Selain itu, Rachmawan menilai proyek ini akan memberikan nilai tambah signifikan bagi perekonomian nasional. Ekspor listrik akan mendorong pembangunan pembangkit di dalam negeri, sehingga dapat membuka lapangan pekerjaan yang luas dan diharapkan mampu meningkatkan penggunaan komponen lokal.
Tidak hanya itu, Rachmawan juga menyoroti keuntungan dari sisi harga. Sebab, harga yang dipatok adalah harga internasional sehingga menarik bagi pelaku usaha dan bisa menguntungkan bagi negara.
Ia meyakini, apabila ekspor listrik berjalan dengan lancar, hal ini akan mendorong pertumbuhan green economy. Apalagi pendapatan diperoleh dari penjualan listrik yang dihasilkan dari komoditas beremisi rendah. “Kita menghasilkan income dengan aktivitas yang low carbon.” pungkasnya.
Soal adanya kekhawatiran akan pasokan listrik domestik, Rachmawan memberikan analogi bahwa Pulau Sumatra memiliki area yang sangat luas dengan berbagai potensi energi, seperti Pembangkit Listrik Tenaga Air (PLTA), Pembangkit Listrik Tenaga Uap (PLTGU) dan Pembangkit Listrik Tenaga Surya (PLTS). “Artinya, jika kita hanya membutuhkan sebagian kecil area Sumatera untuk ekspor listrik ke Singapura, saya rasa tidak akan terlalu berdampak bagi pasokan kebutuhan listrik lainnya di sekitar Sumatera.” jelasnya.
Namun, ia menekankan pentingnya pertimbangan keseimbangan antara kebutuhan ekspor dan domestik. Pembatasan khusus bisa diberlakukan jika lokasi pembangkit listrik untuk ekspor berada di daerah yang masih sangat membutuhkan peningkatan pasokan listrik.
Menanggapi skema bisnis yang akan diterapkan, Rachmawan menekankan pentingnya perhitungan yang matang dan menarik bagi semua pihak, baik Singapura maupun perusahaan swasta. Ia menjelaskan bahwa jika skemanya tidak kompetitif, pihak swasta mungkin akan lebih memilih berinvestasi di negara tetangga. “Jika itu terjadi, kita akan kehilangan peluang besar ini.” ujarnya.

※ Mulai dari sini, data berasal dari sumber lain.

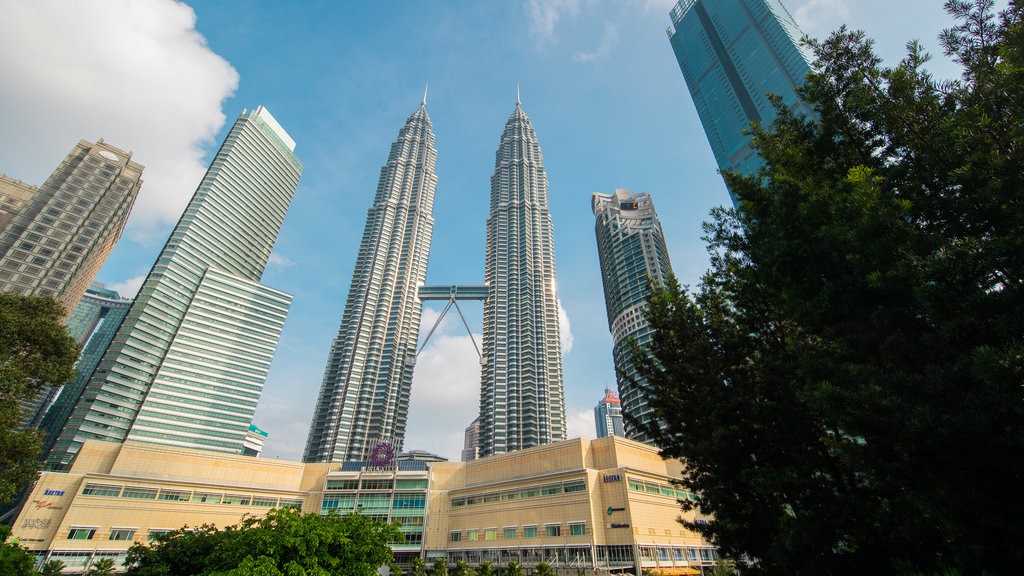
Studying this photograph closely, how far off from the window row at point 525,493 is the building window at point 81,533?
4921cm

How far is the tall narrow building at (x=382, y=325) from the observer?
12000cm

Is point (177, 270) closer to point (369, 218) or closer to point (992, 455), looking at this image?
point (369, 218)

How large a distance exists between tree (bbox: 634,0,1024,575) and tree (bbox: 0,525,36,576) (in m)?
29.8

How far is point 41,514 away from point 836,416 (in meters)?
89.6

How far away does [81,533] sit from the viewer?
56.7 meters

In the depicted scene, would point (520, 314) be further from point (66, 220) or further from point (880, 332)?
point (880, 332)

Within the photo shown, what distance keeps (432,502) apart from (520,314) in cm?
7340

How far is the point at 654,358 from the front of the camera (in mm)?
17297

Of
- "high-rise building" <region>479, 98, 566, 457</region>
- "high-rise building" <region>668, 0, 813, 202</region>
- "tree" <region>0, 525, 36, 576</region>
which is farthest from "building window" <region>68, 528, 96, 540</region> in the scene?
"high-rise building" <region>668, 0, 813, 202</region>

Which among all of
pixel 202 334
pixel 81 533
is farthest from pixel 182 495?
pixel 202 334

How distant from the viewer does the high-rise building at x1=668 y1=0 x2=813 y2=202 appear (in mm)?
102938

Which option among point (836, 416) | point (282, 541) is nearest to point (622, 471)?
point (282, 541)

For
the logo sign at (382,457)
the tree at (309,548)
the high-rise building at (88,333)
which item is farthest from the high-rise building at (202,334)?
the tree at (309,548)

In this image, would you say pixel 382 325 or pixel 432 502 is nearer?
pixel 432 502
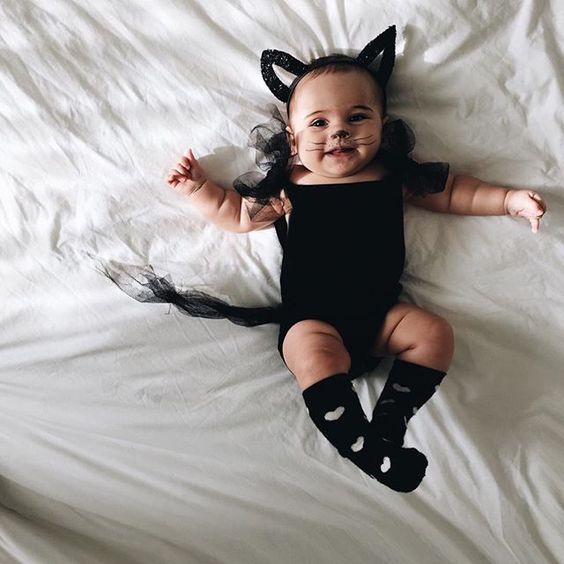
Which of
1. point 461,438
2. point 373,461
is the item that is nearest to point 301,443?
point 373,461

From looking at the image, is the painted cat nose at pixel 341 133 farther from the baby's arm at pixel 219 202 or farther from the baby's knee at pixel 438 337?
the baby's knee at pixel 438 337

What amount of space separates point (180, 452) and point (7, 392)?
0.31 meters

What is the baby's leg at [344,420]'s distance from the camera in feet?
2.94

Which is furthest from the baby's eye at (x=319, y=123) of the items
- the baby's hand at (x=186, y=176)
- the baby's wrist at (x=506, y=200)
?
the baby's wrist at (x=506, y=200)

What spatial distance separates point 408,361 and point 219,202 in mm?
410

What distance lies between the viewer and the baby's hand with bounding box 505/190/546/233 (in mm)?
966

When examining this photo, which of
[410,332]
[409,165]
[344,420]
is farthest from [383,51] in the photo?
[344,420]

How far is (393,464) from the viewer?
2.94 ft

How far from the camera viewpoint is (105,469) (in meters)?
1.01

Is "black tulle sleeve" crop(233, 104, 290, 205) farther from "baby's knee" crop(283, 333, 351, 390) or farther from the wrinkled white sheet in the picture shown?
"baby's knee" crop(283, 333, 351, 390)

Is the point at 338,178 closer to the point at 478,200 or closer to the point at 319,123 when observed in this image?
the point at 319,123

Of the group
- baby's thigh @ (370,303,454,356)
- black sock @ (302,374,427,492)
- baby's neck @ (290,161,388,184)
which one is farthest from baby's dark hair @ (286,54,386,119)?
black sock @ (302,374,427,492)

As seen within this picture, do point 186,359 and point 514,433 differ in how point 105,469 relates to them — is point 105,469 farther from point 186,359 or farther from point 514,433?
A: point 514,433

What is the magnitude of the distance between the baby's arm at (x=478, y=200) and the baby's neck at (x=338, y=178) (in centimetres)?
7
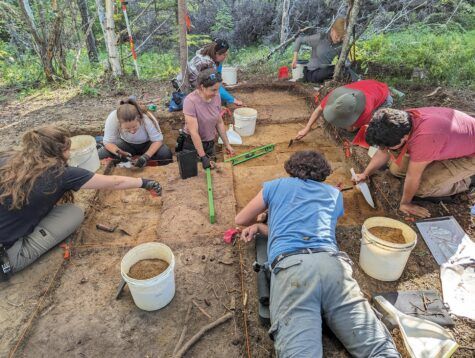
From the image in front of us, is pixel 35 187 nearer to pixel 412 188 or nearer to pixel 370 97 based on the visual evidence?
pixel 412 188

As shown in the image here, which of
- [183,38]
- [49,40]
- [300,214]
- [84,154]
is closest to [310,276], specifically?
[300,214]

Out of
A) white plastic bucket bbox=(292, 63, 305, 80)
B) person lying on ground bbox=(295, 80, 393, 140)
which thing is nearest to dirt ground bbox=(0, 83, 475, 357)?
person lying on ground bbox=(295, 80, 393, 140)

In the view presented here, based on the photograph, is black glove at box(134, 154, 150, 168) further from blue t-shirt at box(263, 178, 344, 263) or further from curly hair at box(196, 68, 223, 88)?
blue t-shirt at box(263, 178, 344, 263)

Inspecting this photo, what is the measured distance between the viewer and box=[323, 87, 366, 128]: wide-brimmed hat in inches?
141

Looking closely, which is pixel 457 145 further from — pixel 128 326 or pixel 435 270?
pixel 128 326

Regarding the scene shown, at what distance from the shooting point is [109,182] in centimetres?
267

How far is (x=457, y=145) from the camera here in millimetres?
2672

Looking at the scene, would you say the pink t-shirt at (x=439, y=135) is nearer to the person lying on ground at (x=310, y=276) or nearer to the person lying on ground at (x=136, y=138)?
the person lying on ground at (x=310, y=276)

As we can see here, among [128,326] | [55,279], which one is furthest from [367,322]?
[55,279]

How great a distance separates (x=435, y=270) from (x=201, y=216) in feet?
6.60

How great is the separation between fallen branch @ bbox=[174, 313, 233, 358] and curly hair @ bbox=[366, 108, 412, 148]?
1.80m

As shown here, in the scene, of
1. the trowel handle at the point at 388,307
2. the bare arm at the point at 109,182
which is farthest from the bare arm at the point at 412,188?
the bare arm at the point at 109,182

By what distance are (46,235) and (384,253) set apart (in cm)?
260

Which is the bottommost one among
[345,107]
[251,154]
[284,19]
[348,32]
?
[251,154]
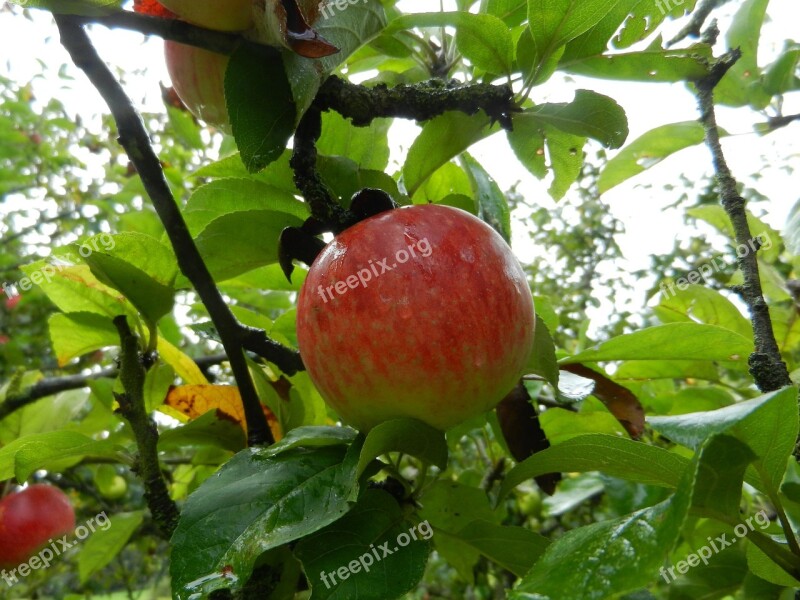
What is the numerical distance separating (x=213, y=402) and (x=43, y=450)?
7.2 inches

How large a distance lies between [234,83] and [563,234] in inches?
125

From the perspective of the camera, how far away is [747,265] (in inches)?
26.6

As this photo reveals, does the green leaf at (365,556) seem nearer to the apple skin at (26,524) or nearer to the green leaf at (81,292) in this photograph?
the green leaf at (81,292)

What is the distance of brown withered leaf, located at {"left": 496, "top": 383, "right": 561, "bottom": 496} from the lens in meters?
0.71

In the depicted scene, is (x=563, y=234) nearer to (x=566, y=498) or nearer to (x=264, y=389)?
(x=566, y=498)

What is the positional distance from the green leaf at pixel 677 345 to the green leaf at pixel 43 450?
572 mm

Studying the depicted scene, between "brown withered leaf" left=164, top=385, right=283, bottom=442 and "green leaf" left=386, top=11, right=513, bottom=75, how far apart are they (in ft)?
1.47

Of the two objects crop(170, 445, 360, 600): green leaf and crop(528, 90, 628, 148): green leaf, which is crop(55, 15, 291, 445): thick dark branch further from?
crop(528, 90, 628, 148): green leaf

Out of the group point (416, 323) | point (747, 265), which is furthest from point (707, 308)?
point (416, 323)

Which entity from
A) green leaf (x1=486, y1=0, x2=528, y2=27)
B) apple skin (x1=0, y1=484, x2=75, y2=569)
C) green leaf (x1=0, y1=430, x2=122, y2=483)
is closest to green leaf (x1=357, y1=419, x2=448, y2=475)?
green leaf (x1=0, y1=430, x2=122, y2=483)

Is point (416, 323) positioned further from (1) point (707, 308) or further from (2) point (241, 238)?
(1) point (707, 308)

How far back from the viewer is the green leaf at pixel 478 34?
0.64 meters

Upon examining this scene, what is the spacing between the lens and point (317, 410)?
2.82 ft

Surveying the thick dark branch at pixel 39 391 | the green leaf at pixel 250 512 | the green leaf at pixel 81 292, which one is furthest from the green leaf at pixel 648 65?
the thick dark branch at pixel 39 391
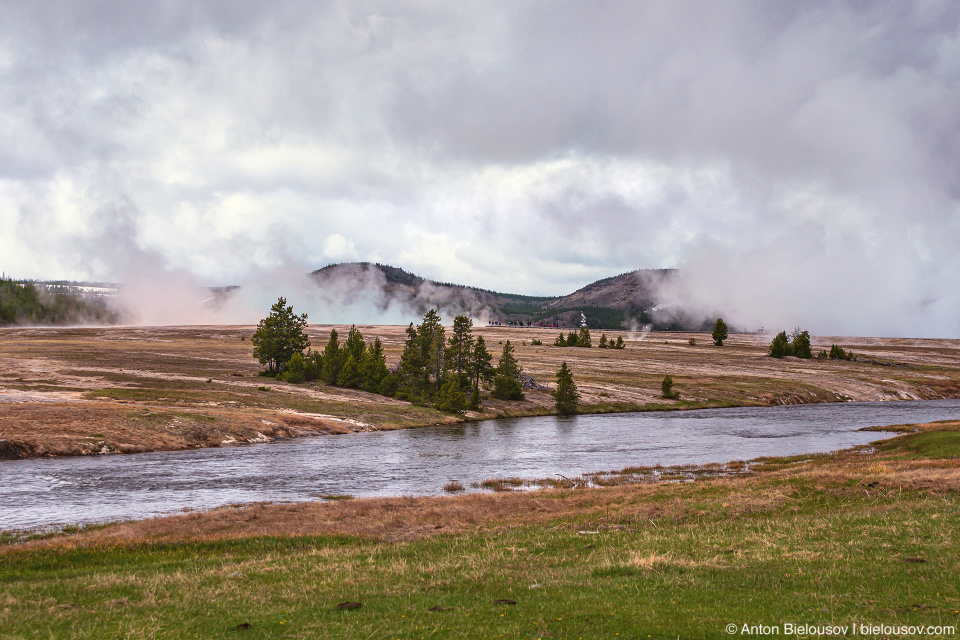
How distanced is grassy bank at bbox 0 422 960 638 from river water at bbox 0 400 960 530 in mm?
8882

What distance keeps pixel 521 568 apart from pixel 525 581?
1927 mm

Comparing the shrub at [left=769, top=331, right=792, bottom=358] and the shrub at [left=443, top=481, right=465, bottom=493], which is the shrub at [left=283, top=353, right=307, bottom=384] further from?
the shrub at [left=769, top=331, right=792, bottom=358]

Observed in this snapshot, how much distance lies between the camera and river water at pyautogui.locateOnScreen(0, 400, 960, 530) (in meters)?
39.4

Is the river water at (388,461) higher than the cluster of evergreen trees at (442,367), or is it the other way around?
the cluster of evergreen trees at (442,367)

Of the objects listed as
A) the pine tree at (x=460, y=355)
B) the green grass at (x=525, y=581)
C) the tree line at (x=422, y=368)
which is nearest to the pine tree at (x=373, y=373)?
the tree line at (x=422, y=368)

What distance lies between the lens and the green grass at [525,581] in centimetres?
→ 1355

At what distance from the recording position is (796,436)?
73.4 m

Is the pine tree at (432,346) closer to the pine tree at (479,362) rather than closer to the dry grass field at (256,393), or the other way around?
the pine tree at (479,362)

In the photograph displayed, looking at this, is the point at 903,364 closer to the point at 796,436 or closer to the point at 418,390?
the point at 796,436

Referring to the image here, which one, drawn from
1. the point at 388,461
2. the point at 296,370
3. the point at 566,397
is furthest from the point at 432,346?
the point at 388,461

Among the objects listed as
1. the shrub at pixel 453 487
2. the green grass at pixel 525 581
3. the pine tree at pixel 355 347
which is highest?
the pine tree at pixel 355 347

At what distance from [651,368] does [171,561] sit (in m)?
141

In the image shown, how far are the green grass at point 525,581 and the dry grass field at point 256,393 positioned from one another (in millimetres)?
40672

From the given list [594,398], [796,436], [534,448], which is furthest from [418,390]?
[796,436]
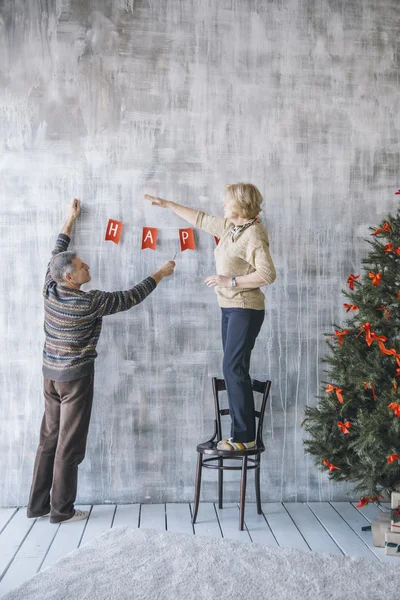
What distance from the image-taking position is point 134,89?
417cm

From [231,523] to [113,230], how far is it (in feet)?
6.29

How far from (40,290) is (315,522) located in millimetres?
2197

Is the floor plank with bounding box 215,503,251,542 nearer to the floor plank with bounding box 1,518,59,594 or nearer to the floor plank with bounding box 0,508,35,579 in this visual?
the floor plank with bounding box 1,518,59,594

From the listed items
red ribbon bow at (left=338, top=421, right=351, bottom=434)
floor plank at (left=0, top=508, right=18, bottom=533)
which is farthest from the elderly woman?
floor plank at (left=0, top=508, right=18, bottom=533)

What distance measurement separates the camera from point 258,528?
12.3ft

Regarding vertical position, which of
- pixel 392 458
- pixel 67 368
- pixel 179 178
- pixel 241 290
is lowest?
pixel 392 458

Skema kerja sama ekspor listrik yang disusun harus mampu menarik investor agar Indonesia tetap menjadi pemain utama dalam proyek ini. Terakhir, Rachmawan menyoroti bahwa pembangunan infrastruktur kabel bawah laut pada prinsipnya secara teknis tidak lagi menjadi kendala. Ia meyakini, para teknisi dan ahli di bidang ini memiliki pengalaman serta kajian mendalam yang mumpuni. Namun, ia mengingatkan, dalam proses pembangunan dan pelaksanaannya, perlu perhatian khusus, misalnya agar tidak mengganggu jalur lalu lintas kapal. “Perencanaan harus matang untuk meminimalisir dampak terhadap kegiatan maritim di wilayah tersebut,” pungkasnya.